The following are some of the updates and improvements made to Minnesota’s current DER interconnection procedures:
- Customers have the option to request a pre-application report with location-specific information;
- Language has been included to ensure that utilities maintain an orderly queue of interconnection applications, and utilities with large amounts of applications employ a public data queue;
- “Fast track” processes for facilities within specified capacity thresholds and defined screening criteria to expedite review for smaller projects;
- Improved communications procedures including electronic applications; and
- New financial provisions including fee caps based on facility size and type of review.

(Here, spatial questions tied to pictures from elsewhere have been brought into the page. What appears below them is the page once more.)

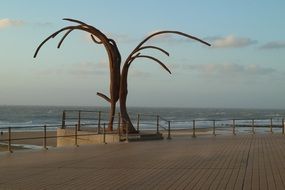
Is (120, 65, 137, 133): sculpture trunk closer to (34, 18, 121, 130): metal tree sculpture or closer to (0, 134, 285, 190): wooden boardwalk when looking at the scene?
(34, 18, 121, 130): metal tree sculpture

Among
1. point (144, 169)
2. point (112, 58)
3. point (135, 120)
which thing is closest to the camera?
point (144, 169)

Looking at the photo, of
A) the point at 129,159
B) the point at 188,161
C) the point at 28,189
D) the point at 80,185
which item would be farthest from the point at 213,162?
the point at 28,189

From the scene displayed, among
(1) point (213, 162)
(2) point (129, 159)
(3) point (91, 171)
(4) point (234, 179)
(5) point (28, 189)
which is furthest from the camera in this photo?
(2) point (129, 159)

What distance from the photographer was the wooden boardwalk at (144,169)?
34.6ft

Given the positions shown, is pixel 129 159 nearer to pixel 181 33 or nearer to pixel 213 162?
pixel 213 162

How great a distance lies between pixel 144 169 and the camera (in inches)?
511

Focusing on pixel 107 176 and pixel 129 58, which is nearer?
pixel 107 176

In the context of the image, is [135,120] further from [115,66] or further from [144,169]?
[144,169]

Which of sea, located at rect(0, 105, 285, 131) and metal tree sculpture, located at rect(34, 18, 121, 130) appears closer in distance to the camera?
metal tree sculpture, located at rect(34, 18, 121, 130)

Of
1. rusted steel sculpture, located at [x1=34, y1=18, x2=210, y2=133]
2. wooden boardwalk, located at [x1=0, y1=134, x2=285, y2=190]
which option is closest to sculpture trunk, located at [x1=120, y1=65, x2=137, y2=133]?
rusted steel sculpture, located at [x1=34, y1=18, x2=210, y2=133]

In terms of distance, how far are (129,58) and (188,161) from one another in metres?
12.5

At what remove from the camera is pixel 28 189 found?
1016 cm

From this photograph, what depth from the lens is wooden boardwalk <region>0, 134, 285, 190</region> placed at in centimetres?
→ 1055

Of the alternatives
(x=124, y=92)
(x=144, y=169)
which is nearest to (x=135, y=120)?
(x=124, y=92)
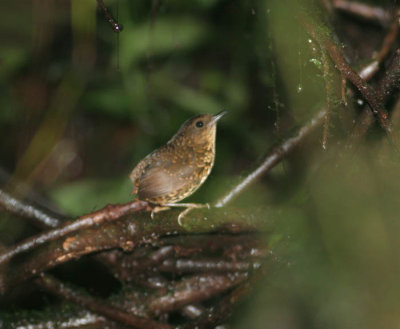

The Commission set June 17, 2019 as the effective date for the new rules and required rate-regulated utilities to file updated tariffs. Xcel Energy, which has by far the most installed DERs on its system in the state via its community solar garden program, will propose a transition process for that program to the new interconnection standards in its compliance filing. Stakeholders are also continuing to work through updating technical issues in Phase II of this process. Engineers are scheduled to meet on September 29, 2018 in preparation for Phase II.
Finally, in addition to further work on technical standards, DER advocates filed a related petition earlier this year to update the state’s guidelines for the rates paid by electric utilities for DERs 10 MW and smaller. The petitioners argued that, like the DER interconnection standards the Commission is updating, the current DER rates (which are low) are outdated and ripe for review. The Commission recently issued a notice of comment period on this topic, with initial comments due September 19, 2018. If the Commission decides to update its guidelines for the financial relationship between utilities and DER customers, the updated rates and interconnection standards could together offer significant new opportunities for DERs in Minnesota.